In section (a) we see a simulation of the image of the University crest that should be obtained by looking through a medium with no aberrations. In section (b) we see the experimental reality of the image being degraded by optical aberrations. However, after the light has been conditioned by the new scheme, the image of the University crest reappears in the experiment as shown in section (c). (Image: Optical Trapping Group, University of St Andrews)
"Any given optical field propagating through an optical system can be expressed as a composition of modes in an arbitrary orthogonal representation," Cizmar explains the principle of the technique. "Regardless of the optical system and the selected representation of the modes, optimal focusing is achieved if all the modes meet at a selected point in space with the same phase. The constructive interference between all of these modes would guarantee the highest achievable intensity at that point. However, in a real experimental set-up, the phase of a given mode at the selected point is randomized by sources of optical aberrations."

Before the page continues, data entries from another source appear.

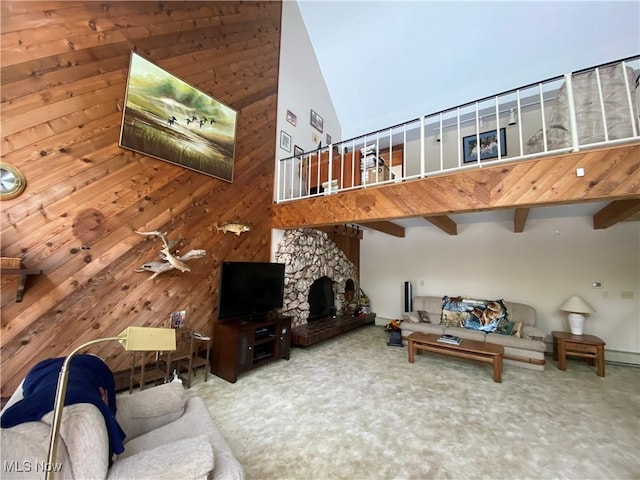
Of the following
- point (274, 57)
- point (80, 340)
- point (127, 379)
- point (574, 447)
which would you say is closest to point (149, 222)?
point (80, 340)

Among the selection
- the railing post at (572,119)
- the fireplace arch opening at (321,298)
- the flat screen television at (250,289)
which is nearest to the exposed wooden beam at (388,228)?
the fireplace arch opening at (321,298)

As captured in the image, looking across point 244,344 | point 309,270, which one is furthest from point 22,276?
point 309,270

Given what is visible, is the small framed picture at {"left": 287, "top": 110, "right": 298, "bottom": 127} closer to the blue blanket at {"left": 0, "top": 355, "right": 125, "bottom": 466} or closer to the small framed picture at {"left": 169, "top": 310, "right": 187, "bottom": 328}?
the small framed picture at {"left": 169, "top": 310, "right": 187, "bottom": 328}

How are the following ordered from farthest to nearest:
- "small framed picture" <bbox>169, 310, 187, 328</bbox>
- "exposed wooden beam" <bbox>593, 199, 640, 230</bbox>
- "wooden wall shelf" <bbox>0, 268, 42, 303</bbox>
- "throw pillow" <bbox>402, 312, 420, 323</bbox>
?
"throw pillow" <bbox>402, 312, 420, 323</bbox> < "small framed picture" <bbox>169, 310, 187, 328</bbox> < "exposed wooden beam" <bbox>593, 199, 640, 230</bbox> < "wooden wall shelf" <bbox>0, 268, 42, 303</bbox>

Cizmar describes the procedure: "First, we select one mode as a phase reference. This mode is kept on, and its phase remains unchanged during the entire procedure. We then progress to searching for the optimal phase shifts for each of the remaining modes, one by one. For each case we isolate the reference and the tested mode by turning the rest of the modes off, and we measure the intensity signal at the focal point while adjusting the phase of the tested mode. The optimal phase is set correctly when the intensity signal is maximal, showing that both modes arrive at the focal point with the same phase. Once this is achieved for all modes, we can produce the optimal focus by turning all the modes on at the same time with the optimal phase shift applied to each of them."
Having already shown the applicability of their method to optical micromanipulation, the team is confident that it also should find widespread application in imaging, microrheology of colloidal and biological systems, fibre-optics, nanofabrication and other biophotonics methods.
According to Cizmar, one caveat is that presently the method is relatively slow – certainly too slow to be used for in vivo applications – and so it is applicable for time-invariant distortions only.
"We are currently working on several routes to minimize the time necessary for the optimization into sub-second intervals that could introduce massive exploitations of these methods in life science applications" he says. "Our future applications might involve true in vivo trapping, studies and probing of colloidal objects that are embedded deep within an artificial structure, or studies of microrheology in difficult biomedical scenarios."